#### What is expected
Repeat word for word the section of the passage on ggplot2 aesthetics between "You can add" and "as a level.", inclusive.

#### Given passage
- - -

You can add a third variable, like class, to a two dimensional scatterplot by mapping it to an aesthetic. An aesthetic is a visual property of the objects in your plot. Aesthetics include things like the size, the shape, or the color of your points. You can display a point (like the one below) in different ways by changing the values of its aesthetic properties. Since we already use the word “value” to describe data, let’s use the word “level” to describe aesthetic properties. Thus, we are interested in exploring class as a level.

You can convey information about your data by mapping the aesthetics in your plot to the variables in your dataset. For example, you can map the colors of your points to the class variable to reveal the class of each car. To map an aesthetic to a variable, associate the name of the aesthetic to the name of the variable inside aes(). ggplot2 will automatically assign a unique level of the aesthetic (here a unique color) to each unique value of the variable, a process known as scaling. ggplot2 will also add a legend that explains which levels correspond to which values.

- - -

Stored data entries:
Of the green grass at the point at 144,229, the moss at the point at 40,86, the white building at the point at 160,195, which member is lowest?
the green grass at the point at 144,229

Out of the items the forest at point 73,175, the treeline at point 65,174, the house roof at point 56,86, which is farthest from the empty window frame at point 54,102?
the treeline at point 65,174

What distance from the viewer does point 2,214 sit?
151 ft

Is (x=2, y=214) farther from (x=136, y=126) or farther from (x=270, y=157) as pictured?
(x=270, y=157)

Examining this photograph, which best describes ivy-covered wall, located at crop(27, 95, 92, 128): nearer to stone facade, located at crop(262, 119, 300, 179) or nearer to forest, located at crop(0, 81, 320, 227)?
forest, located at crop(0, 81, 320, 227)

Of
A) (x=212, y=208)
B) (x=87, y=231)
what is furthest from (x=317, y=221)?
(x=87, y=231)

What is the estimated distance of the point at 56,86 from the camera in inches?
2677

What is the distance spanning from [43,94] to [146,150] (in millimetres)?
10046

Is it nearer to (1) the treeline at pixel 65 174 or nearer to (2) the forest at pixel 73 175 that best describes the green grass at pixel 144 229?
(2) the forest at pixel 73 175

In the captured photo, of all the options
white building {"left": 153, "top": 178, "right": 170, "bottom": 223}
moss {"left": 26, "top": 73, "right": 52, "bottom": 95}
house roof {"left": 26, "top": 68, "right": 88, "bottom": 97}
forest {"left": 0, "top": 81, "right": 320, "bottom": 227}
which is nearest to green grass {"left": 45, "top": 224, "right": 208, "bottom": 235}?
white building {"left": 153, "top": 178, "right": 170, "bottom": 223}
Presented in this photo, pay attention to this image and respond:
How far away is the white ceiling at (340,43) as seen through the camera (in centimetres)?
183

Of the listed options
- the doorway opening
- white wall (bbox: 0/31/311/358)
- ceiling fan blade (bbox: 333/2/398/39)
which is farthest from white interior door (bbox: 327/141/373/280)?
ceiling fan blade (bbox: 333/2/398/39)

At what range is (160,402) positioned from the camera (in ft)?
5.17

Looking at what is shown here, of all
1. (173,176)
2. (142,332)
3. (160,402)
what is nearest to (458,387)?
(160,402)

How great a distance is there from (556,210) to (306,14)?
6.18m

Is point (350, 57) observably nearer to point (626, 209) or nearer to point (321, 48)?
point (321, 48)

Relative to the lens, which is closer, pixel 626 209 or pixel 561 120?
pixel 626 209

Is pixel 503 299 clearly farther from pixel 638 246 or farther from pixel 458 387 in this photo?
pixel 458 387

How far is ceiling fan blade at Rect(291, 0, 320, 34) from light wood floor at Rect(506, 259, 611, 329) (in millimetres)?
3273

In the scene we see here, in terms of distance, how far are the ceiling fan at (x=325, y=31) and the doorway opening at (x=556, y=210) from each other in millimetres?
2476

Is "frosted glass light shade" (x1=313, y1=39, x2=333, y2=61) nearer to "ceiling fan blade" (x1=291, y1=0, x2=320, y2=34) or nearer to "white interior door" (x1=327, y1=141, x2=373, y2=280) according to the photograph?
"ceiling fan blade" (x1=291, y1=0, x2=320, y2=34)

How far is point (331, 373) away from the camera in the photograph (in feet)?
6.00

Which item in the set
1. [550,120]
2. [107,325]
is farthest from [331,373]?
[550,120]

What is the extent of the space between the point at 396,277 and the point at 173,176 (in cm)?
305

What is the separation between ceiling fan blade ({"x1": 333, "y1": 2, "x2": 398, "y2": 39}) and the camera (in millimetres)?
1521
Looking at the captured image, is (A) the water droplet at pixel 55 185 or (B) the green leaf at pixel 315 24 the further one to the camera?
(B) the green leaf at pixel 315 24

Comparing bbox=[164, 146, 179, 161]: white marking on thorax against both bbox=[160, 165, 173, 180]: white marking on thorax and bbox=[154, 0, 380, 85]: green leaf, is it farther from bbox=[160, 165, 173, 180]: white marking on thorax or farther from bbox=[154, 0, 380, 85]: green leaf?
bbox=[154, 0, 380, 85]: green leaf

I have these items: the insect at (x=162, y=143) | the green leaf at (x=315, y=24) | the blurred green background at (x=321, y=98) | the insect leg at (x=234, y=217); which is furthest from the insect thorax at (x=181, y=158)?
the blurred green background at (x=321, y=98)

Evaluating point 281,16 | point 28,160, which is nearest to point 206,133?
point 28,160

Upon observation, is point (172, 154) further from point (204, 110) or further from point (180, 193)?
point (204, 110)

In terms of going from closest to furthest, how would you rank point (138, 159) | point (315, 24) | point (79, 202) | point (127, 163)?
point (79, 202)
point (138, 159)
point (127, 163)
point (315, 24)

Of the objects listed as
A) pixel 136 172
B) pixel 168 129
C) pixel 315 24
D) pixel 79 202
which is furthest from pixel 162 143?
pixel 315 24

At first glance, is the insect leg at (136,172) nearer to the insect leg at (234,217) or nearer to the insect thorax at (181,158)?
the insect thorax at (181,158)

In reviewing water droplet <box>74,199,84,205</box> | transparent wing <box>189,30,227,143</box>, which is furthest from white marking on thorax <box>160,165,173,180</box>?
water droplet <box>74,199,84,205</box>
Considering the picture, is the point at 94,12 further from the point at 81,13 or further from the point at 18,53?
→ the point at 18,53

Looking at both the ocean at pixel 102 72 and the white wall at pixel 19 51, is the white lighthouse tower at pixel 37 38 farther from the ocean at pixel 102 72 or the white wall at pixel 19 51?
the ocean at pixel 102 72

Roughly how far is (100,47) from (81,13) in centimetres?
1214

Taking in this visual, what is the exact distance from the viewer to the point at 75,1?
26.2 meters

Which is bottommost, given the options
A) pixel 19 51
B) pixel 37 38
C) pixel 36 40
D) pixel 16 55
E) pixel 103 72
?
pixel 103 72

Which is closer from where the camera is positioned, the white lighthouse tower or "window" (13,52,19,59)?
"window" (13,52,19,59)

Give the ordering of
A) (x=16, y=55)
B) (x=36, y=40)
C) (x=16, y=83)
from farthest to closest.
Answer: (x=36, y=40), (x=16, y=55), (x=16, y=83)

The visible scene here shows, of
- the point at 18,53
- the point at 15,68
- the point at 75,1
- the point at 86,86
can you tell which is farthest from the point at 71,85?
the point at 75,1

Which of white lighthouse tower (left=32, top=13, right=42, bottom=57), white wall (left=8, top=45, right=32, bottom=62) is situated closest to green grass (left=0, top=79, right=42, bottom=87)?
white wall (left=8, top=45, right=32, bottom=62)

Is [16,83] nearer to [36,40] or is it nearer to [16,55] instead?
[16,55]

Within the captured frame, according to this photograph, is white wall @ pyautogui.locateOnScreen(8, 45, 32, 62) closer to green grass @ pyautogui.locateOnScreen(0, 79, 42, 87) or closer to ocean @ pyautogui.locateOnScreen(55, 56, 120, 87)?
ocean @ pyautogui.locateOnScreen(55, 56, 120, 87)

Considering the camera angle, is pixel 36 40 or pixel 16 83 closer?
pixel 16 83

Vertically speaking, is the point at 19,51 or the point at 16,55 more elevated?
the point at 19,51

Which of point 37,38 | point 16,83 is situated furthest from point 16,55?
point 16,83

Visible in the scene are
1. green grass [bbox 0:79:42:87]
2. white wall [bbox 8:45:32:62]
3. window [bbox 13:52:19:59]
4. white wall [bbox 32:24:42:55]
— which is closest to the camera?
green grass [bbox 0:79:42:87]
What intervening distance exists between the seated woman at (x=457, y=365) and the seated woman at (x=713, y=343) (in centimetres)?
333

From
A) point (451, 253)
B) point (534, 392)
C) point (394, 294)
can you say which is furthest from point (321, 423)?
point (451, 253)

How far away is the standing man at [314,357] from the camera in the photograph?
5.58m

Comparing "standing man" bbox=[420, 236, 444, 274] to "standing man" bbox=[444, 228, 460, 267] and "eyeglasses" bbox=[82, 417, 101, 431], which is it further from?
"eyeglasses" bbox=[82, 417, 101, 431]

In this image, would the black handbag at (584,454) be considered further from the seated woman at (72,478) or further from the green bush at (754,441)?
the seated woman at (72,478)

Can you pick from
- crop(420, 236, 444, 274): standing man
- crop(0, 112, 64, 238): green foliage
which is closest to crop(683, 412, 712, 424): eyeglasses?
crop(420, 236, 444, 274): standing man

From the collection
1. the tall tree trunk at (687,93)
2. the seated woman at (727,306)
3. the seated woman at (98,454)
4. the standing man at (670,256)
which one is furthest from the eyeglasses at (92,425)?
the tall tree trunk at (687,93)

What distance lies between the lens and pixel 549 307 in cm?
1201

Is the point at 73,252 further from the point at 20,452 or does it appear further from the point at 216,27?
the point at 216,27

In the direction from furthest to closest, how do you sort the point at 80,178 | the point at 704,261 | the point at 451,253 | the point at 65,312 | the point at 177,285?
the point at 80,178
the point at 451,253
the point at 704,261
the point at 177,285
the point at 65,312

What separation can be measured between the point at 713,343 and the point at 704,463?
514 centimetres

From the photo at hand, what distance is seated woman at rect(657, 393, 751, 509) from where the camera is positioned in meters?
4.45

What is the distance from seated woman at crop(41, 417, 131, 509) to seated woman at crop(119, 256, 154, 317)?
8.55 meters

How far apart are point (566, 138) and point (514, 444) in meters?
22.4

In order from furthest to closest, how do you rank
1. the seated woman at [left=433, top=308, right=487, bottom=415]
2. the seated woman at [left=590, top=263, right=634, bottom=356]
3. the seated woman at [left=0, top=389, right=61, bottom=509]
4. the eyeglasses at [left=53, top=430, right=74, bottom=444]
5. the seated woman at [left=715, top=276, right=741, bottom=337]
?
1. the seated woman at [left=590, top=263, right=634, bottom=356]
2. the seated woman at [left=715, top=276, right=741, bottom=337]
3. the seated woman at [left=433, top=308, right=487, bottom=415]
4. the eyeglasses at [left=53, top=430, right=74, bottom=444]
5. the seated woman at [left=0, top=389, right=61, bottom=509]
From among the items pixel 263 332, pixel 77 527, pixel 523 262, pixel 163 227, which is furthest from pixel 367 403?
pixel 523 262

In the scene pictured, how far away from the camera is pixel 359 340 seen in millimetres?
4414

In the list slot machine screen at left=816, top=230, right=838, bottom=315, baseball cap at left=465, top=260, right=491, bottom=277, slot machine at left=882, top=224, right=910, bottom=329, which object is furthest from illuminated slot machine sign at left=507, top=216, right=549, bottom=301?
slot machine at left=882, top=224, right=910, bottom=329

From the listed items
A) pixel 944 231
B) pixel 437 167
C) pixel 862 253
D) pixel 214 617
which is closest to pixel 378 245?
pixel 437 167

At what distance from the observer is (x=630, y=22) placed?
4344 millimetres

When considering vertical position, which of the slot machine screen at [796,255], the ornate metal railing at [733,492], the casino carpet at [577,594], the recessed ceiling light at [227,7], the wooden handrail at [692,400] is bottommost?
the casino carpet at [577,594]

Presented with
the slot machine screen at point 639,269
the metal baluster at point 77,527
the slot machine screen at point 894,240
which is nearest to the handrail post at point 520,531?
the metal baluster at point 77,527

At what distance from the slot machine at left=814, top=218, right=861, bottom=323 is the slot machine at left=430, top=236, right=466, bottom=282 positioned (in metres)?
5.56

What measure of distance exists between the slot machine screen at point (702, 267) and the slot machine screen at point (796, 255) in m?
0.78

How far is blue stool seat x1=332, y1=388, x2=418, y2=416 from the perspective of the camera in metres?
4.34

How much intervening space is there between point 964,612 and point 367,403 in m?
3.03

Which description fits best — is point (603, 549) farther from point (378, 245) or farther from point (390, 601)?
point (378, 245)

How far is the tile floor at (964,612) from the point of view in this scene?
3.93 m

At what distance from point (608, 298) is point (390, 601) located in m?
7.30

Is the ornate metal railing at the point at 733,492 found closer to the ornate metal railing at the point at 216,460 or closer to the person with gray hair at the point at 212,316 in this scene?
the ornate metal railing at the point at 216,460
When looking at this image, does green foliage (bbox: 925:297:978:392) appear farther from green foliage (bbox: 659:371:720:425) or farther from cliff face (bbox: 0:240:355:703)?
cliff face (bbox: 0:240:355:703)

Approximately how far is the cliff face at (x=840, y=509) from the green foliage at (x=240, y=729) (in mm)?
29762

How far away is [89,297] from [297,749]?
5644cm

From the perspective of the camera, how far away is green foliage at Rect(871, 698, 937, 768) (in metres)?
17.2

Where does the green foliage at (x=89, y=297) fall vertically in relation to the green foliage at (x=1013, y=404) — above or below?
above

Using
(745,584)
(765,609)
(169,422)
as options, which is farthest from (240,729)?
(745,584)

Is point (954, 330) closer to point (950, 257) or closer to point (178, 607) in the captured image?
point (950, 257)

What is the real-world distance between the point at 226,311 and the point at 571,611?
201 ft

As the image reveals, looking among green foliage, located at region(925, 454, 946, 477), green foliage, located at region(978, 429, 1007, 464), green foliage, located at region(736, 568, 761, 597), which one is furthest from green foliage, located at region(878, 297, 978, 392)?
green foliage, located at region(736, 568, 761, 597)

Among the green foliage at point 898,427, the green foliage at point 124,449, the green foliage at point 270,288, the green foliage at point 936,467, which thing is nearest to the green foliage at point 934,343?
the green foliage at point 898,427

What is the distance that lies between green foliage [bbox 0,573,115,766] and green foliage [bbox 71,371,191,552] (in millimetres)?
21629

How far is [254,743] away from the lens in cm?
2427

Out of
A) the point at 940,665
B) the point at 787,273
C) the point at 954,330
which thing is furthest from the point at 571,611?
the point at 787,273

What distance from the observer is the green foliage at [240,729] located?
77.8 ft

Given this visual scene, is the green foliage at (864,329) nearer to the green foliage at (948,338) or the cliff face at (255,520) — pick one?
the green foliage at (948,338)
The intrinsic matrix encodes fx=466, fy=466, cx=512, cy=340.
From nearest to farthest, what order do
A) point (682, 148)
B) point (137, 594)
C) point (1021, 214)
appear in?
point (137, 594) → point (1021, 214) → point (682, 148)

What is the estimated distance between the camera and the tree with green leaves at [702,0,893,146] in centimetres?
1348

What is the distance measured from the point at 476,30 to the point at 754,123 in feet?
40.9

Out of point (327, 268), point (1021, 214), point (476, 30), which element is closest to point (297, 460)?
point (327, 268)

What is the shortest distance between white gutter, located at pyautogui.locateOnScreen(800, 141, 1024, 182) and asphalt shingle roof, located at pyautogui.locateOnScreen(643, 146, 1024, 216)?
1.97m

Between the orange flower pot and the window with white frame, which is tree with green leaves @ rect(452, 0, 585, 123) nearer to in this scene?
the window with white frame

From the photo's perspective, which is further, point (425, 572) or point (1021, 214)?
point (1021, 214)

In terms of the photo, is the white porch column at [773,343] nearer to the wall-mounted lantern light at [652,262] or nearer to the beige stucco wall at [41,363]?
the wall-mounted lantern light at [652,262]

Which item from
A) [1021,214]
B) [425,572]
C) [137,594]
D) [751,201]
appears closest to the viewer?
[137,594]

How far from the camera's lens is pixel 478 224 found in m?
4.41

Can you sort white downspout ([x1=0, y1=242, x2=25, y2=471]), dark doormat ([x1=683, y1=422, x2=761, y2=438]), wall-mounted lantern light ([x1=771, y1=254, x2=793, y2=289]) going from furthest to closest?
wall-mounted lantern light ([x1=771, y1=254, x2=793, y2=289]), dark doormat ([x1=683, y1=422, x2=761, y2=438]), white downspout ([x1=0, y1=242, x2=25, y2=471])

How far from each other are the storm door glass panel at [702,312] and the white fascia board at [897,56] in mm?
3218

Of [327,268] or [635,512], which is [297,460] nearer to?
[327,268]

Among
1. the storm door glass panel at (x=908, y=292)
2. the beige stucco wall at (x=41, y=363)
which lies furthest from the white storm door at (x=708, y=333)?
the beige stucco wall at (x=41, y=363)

- - -

#### Answer to this exercise
You can add a third variable, like class, to a two dimensional scatterplot by mapping it to an aesthetic. An aesthetic is a visual property of the objects in your plot. Aesthetics include things like the size, the shape, or the color of your points. You can display a point (like the one below) in different ways by changing the values of its aesthetic properties. Since we already use the word “value” to describe data, let’s use the word “level” to describe aesthetic properties. Thus, we are interested in exploring class as a level.